CN102270212A

CN102270212A - User interest feature extraction method based on hidden semi-Markov model

Info

Publication number: CN102270212A
Application number: CN2011100881918A
Authority: CN
Inventors: 琚春华; 王蓓; 章敏
Original assignee: Zhejiang Gongshang University
Current assignee: Zhejiang Gongshang University
Priority date: 2011-04-07
Filing date: 2011-04-07
Publication date: 2011-12-07

Abstract

The invention relates to a user interest feature extraction method based on a Hidden semi-Markov model. The invention aims at providing a user interest feature extraction method which is more accord with actual situations and has better modeling and analyzing ability. The technical scheme of the invention is that: the method comprises the steps of: data collection, data preprocessing, model training and user interest feature extraction. The user interest feature extraction method based on the Hidden semi-Markov model is used for more accurately extracting the user interest features under complex conditions by introducing the Hidden semi-Markov model .

Description

A kind of user interest feature extracting method based on hidden semi-Markov model

Technical field

The present invention relates to machine learning and information extraction technique field, especially a kind of user interest feature extracting method based on hidden semi-Markov model.Be applicable under complex conditions, the user interest feature extracted more accurately by the introducing of hidden semi-Markov model.

Background technology

Since the sixties in 20th century, text message extracts Study on Theory and has obtained continuous development, becomes an important research branch of natural language processing field, and the model that extracts for information about mainly contains 3 classes at present: a kind of model that is based on dictionary; A kind of model that is based on rule is as ontology; Also have a kind of model that is based on statistics, as hidden Markov model (Hidden Markov model, HMM).

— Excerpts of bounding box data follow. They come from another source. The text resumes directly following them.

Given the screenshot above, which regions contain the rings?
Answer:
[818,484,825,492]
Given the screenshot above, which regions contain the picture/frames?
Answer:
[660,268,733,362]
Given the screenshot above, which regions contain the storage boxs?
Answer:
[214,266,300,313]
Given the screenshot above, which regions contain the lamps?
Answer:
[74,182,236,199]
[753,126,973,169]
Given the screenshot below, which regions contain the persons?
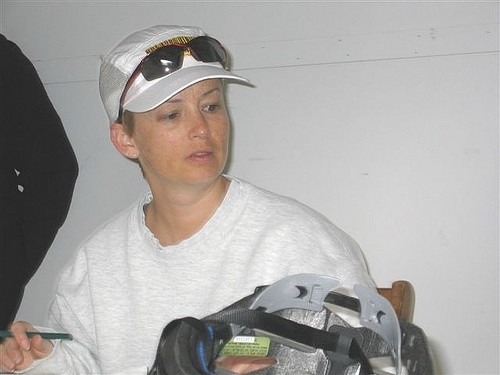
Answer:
[0,35,79,344]
[0,25,375,375]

Webpage is compared with traditional text, and many characteristics are arranged: amount is big, the normal renewal, and variation is many, and the page a greater part of comprises structurized literal piece, also has hyperlink.For non-structured natural language text is transformed in the structurized information bank, need the collaborative work of multiple natural language processing technique.Information extraction technique can be summed up as automatic word segmentation, mark and the template filling automatically to text.Need to seek text and carry out certain semantic analysis, according to traditional natural language processing technique, the treatment step that roughly should comprise in the information extraction module of Chinese has comprised word segmentation processing, title analysis, grammatical analysis, semantic analysis, scene coupling, consistency analysis, reasoning and judging, template matches filling, or the like.Information extraction technique is as " bridge " treatment technology between unstructured data and the database, and is very crucial and important for web text data digging multilingual, heterogeneous, isomery.

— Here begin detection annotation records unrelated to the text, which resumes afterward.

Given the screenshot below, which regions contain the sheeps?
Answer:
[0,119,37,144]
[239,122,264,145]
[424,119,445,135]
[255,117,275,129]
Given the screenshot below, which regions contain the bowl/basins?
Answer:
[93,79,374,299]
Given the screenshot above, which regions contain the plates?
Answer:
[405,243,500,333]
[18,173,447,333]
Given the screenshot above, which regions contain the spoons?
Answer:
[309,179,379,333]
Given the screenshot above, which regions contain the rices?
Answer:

Because HMM has very the statistical basis that is fit to natural language processing, add that it extracts strong robustness, precision height, is easy to set up and advantage such as adaptability is strong, more and more receives researcher's concern.Hidden semi-Markov model (Hidden Semi-Markov Model, HSMM) be a kind of extended model of HMM, overcome the limitation that the hypothesis because of Markov chain causes the HMM modeling to be had, compare with HMM, HSMM is more suitable in describing the hidden Markov process of state duration for distributing arbitrarily.

Summary of the invention

The technical problem to be solved in the present invention is: be provided at a kind of user interest feature extracting method based on hidden semi-Markov model in the e-commerce website, the model based on statistics is more tallied with the actual situation, have better modeling and analysis ability.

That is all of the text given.